GIVEN INSTRUCTION: Reproduce every entry exactly.

### DATA FOR THIS EXERCISE

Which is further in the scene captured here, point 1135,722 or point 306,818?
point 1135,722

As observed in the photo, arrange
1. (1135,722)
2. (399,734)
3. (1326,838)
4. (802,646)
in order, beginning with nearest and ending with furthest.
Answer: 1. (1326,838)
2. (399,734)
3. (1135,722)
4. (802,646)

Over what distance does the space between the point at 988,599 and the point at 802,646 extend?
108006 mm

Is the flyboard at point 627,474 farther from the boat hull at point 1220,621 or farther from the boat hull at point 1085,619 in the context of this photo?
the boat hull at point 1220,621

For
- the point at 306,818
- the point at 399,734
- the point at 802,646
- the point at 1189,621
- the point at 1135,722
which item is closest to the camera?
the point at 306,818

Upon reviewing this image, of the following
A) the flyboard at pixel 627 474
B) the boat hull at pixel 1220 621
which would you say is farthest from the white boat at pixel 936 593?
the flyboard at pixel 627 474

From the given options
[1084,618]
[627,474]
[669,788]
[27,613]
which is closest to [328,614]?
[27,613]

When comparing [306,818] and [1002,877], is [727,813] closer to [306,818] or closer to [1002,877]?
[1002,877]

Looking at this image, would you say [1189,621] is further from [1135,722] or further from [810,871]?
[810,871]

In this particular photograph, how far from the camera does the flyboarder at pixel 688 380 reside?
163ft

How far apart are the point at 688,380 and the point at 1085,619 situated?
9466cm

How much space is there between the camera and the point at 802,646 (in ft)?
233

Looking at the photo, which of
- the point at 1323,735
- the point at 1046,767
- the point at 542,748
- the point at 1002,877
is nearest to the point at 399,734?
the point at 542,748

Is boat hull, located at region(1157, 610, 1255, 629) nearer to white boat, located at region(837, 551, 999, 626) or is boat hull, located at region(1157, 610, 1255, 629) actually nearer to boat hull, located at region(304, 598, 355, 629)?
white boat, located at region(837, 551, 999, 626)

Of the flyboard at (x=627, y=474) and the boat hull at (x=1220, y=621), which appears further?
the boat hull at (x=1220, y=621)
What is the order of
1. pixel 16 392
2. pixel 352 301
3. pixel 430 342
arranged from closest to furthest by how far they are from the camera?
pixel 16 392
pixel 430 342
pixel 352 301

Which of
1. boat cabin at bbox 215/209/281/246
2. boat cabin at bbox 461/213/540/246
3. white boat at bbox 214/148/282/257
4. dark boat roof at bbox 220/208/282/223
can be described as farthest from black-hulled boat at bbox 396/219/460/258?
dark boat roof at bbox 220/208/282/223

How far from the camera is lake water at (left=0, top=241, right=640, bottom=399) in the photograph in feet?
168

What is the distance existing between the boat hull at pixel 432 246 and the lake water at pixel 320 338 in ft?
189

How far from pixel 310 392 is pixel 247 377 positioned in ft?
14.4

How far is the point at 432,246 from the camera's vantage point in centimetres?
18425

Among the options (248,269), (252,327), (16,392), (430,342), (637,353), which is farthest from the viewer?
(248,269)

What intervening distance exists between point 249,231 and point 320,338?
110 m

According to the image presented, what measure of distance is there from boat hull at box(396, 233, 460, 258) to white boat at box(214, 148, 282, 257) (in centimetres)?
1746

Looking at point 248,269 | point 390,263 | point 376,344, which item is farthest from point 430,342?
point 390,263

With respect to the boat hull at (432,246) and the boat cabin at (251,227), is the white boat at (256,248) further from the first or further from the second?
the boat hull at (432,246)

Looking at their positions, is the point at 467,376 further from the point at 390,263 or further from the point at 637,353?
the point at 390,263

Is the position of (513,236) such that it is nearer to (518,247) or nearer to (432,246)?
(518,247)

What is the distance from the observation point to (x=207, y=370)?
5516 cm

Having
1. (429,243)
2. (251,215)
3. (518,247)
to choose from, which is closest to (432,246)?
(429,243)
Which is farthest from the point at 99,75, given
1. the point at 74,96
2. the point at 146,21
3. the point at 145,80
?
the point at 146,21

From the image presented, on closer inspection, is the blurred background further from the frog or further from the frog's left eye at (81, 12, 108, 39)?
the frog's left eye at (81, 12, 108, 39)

######

SOLVED EXERCISE:
Which is further in the scene captured here, point 1135,722 or point 306,818?
point 1135,722

As observed in the photo, arrange
1. (1135,722)
2. (399,734)
3. (1326,838)
4. (802,646)
in order, beginning with nearest and ending with furthest.
Answer: 1. (1326,838)
2. (399,734)
3. (1135,722)
4. (802,646)

Over what distance does the space between the point at 988,599 and the point at 802,646 extend?
108006 mm

Is the flyboard at point 627,474 farther from the boat hull at point 1220,621 or farther from the boat hull at point 1085,619 in the context of this photo?
the boat hull at point 1220,621

For
- the point at 306,818
- the point at 399,734
- the point at 802,646
- the point at 1189,621
- the point at 1135,722
which item is closest to the camera?
the point at 306,818

Upon reviewing this image, of the following
A) the flyboard at pixel 627 474
B) the boat hull at pixel 1220 621
which would you say is farthest from the white boat at pixel 936 593?
the flyboard at pixel 627 474

From the given options
[1084,618]
[627,474]
[669,788]
[27,613]
which is closest to [328,614]?
[27,613]

When comparing [306,818] and [1002,877], is [727,813] closer to [306,818] or closer to [1002,877]?
[1002,877]

Looking at this image, would you say [1189,621] is further from [1135,722] or further from [810,871]?
[810,871]

In this particular photograph, how far from the camera does the flyboarder at pixel 688 380 reside?
163ft

How far apart are the point at 688,380 and the point at 1085,619 situated?
9466cm

How much space is there between the camera and the point at 802,646 (in ft)?
233

Looking at the photo, which of
- the point at 1323,735
- the point at 1046,767
- the point at 542,748
- the point at 1002,877
is nearest to the point at 399,734?
the point at 542,748

Is boat hull, located at region(1157, 610, 1255, 629) nearer to white boat, located at region(837, 551, 999, 626) or is boat hull, located at region(1157, 610, 1255, 629) actually nearer to boat hull, located at region(304, 598, 355, 629)?
white boat, located at region(837, 551, 999, 626)

Of the flyboard at (x=627, y=474) and the boat hull at (x=1220, y=621), which appears further?
the boat hull at (x=1220, y=621)
What is the order of
1. pixel 16 392
2. pixel 352 301
3. pixel 430 342
arranged from closest to furthest by how far they are from the camera?
pixel 16 392
pixel 430 342
pixel 352 301

Which of
1. boat cabin at bbox 215/209/281/246
2. boat cabin at bbox 461/213/540/246
3. white boat at bbox 214/148/282/257
4. dark boat roof at bbox 220/208/282/223
can be described as farthest from black-hulled boat at bbox 396/219/460/258?
dark boat roof at bbox 220/208/282/223

How far from the camera is lake water at (left=0, top=241, right=640, bottom=399) in the photograph in feet?
168

What is the distance existing between the boat hull at pixel 432 246 and the lake water at pixel 320 338 in ft?
189

How far from pixel 310 392 is pixel 247 377 positioned in ft?
14.4

How far is the point at 432,246 from the camera's vantage point in centimetres?
18425

Among the options (248,269), (252,327), (16,392), (430,342), (637,353), which is farthest from the viewer?
(248,269)

What intervening distance exists between point 249,231 and point 320,338?
110 m

According to the image presented, what measure of distance is there from boat hull at box(396, 233, 460, 258) to white boat at box(214, 148, 282, 257) (in centimetres)?
1746

Looking at point 248,269 | point 390,263 | point 376,344, which item is farthest from point 430,342?
point 390,263

With respect to the boat hull at (432,246) and the boat cabin at (251,227), is the white boat at (256,248) further from the first or further from the second?
the boat hull at (432,246)

Looking at their positions, is the point at 467,376 further from the point at 390,263 or further from the point at 637,353?
the point at 390,263

Is the position of (513,236) such that it is nearer to (518,247) or nearer to (432,246)?
(518,247)

What is the distance from the observation point to (x=207, y=370)?
5516 cm

Having
1. (429,243)
2. (251,215)
3. (518,247)
to choose from, which is closest to (432,246)?
(429,243)
Which is farthest from the point at 99,75, given
1. the point at 74,96
2. the point at 146,21
3. the point at 145,80
?
the point at 146,21

From the image presented, on closer inspection, is the blurred background further from the frog or further from the frog's left eye at (81, 12, 108, 39)?
the frog's left eye at (81, 12, 108, 39)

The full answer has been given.